When they reached the house, Abbie asked Matthew to wait for her and hurried up the stairs to check the children’s rooms then her own. She trudged back down and headed for the kitchen. She knew the child had gone out after the lightning bugs, obviously forgetting there were all those nasty biting bugs out at night as well. It did not make her feel very kindly toward him that he was forcing her out into them just to find him.

“He came out here, didnae he?”

“He did. He loves the lightning bugs. Loves them so much he forgot about these,” she growled and slapped a mosquito that had landed on her arm.

She wandered down the hill and heard a scrambling noise in the brush. “Noah?”

“Abbie! Come see the bugs. There are so many of them.”
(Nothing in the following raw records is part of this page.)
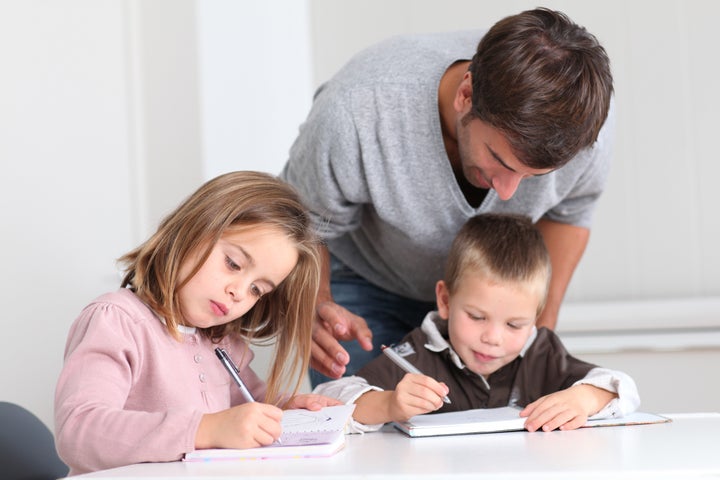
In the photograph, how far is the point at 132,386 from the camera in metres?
1.15

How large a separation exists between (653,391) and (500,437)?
1230 mm

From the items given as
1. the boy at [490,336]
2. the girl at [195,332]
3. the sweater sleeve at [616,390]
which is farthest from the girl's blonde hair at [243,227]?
the sweater sleeve at [616,390]

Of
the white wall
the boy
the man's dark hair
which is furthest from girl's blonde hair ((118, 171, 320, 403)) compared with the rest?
the white wall

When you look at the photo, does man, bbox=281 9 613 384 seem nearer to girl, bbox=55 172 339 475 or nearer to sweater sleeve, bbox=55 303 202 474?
girl, bbox=55 172 339 475

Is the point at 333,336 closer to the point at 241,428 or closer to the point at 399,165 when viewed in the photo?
the point at 399,165

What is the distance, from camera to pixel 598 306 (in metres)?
2.20

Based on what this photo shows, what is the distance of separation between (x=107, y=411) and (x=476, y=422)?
46cm

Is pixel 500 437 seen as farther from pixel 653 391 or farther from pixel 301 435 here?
pixel 653 391

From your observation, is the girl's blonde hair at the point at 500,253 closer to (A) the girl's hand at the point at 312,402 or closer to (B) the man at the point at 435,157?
(B) the man at the point at 435,157

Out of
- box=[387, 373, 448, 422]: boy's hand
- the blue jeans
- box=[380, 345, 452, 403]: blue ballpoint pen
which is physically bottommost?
the blue jeans

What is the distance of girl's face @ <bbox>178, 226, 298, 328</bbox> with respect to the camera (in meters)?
1.20

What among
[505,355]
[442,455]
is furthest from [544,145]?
[442,455]

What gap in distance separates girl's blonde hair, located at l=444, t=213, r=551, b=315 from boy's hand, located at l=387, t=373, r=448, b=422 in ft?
1.06

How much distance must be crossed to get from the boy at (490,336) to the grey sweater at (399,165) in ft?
0.26
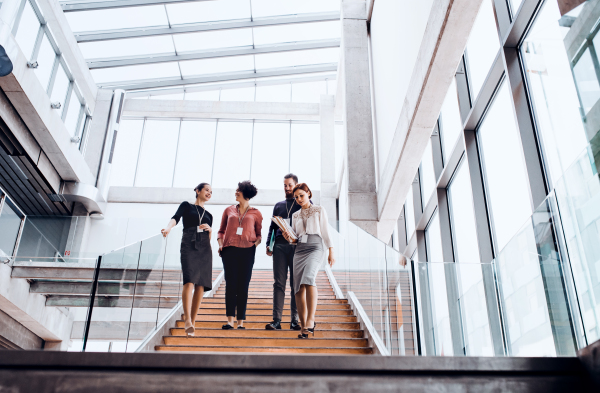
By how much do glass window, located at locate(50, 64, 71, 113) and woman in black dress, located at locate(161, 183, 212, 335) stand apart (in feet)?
43.3

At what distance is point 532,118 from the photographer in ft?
20.7

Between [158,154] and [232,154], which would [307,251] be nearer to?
[232,154]

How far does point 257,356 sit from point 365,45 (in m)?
12.3

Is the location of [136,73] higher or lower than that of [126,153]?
higher

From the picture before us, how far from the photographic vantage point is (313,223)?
5.67 metres

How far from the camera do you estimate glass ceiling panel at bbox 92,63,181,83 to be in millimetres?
19703

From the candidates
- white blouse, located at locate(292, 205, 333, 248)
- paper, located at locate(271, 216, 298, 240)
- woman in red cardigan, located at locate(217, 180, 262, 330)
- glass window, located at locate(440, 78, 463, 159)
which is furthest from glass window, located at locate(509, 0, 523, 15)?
woman in red cardigan, located at locate(217, 180, 262, 330)

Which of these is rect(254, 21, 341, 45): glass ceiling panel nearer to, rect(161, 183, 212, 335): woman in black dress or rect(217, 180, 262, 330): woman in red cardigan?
rect(217, 180, 262, 330): woman in red cardigan

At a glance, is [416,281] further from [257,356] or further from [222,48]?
[222,48]

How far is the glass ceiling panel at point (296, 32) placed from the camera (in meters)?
19.1

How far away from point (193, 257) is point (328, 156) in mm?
15614

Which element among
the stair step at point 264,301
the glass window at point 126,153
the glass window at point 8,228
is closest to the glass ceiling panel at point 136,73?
the glass window at point 126,153

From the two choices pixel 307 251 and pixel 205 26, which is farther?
pixel 205 26

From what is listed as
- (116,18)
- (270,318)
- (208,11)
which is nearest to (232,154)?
(208,11)
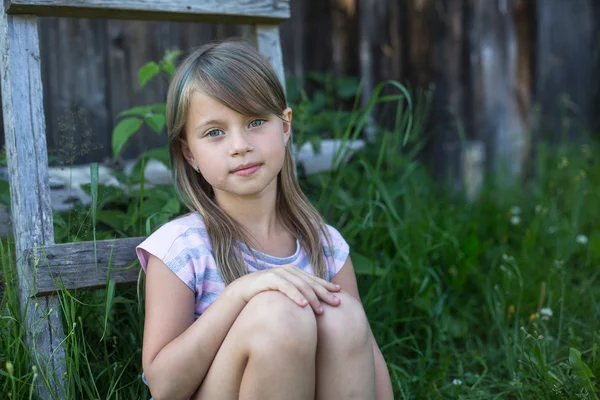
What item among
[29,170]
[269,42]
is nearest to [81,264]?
[29,170]

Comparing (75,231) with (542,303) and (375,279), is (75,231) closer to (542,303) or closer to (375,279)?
(375,279)

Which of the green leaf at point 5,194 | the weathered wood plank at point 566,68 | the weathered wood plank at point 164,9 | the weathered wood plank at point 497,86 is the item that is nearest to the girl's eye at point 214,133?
the weathered wood plank at point 164,9

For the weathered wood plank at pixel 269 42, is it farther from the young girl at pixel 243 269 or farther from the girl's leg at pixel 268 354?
the girl's leg at pixel 268 354

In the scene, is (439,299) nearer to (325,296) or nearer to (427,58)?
(325,296)

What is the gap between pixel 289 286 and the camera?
4.85 ft

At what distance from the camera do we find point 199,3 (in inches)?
77.1

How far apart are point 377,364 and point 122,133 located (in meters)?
1.04

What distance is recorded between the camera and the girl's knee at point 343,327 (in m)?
1.50

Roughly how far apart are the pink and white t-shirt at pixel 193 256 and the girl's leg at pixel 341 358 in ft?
0.94

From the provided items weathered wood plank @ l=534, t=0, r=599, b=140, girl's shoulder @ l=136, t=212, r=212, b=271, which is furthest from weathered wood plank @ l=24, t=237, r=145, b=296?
weathered wood plank @ l=534, t=0, r=599, b=140

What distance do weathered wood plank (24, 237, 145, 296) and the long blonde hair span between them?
0.23 m

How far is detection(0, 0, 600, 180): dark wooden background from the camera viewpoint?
305cm

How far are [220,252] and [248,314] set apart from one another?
0.84 ft

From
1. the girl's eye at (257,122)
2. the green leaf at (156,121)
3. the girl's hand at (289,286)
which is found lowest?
the girl's hand at (289,286)
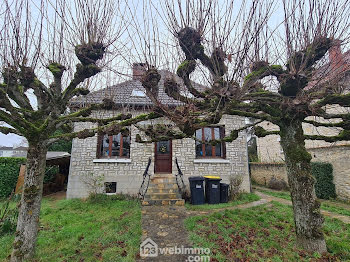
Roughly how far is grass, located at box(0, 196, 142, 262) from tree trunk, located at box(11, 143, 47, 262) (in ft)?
1.10

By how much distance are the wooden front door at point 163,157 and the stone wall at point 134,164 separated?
Result: 40 cm

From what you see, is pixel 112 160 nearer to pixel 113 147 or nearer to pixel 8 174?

“I know,” she grumbled and accepted Matthew’s hand as she continued down the hill and kept slapping at the mosquitoes trying to feast on her.

She found the child crouched in the bushes, ajar in his hand already holding several lightning bugs. The fact that he had few mosquitoes around him annoyed her. The traitorous things left him and headed for her.

“What are you doing, young man?” She could tell by the way his small shoulders stiffened that he knew he was in trouble.

“Catching lightning bugs. My mother used to do it with me and then we would set the jar in my room and snuff the light out. It was nice.”

She gently touched his hair. “It sounds it. A very nice memory to have and hold close. But you should have told one of the adults that you were doing it. They thought you were in your room and got terribly worried when they could not find you.”

“Oh. I am sorry.”

“Well, I think you will have to say so to them.”

“Now?”

“Yes, because although you and Matthew don’t seem to be having any trouble with all these silly biting things . . .”

“Skeeters,” Noah said and grinned. “They are skeeters.”

“Fine. I see them as the Devil’s minions and they are feasting on me so we will go back inside.” When the boy did not immediately move she said, “Now.”

Noah got up with a heavy sigh and screwed the cap onto his jar tightly. To her annoyance, he scrambled up the hill with ease while she practically had to have Matthew drag her up. Once inside the kitchen she listened to Noah very politely apologize to Mabel as she took the time to help Abbie wash off her arms. Abbie took the damp cloth, rinsed it out, and carefully wiped her face. She did not look forward to tomorrow when all the bites she had gotten would begin to itch. As she dabbed herself dry and smoothed on some cream Mabel gave her she sent Noah up to bed promising she would be along in a moment.

“Those skeeters really liked you,” said Mabel, and Matthew grinned as he nodded.

“I know. Wretched things. Well, I thank you for a very nice evening, Matthew. Now I best go have a chat with Mr. I Am A Growing Boy.”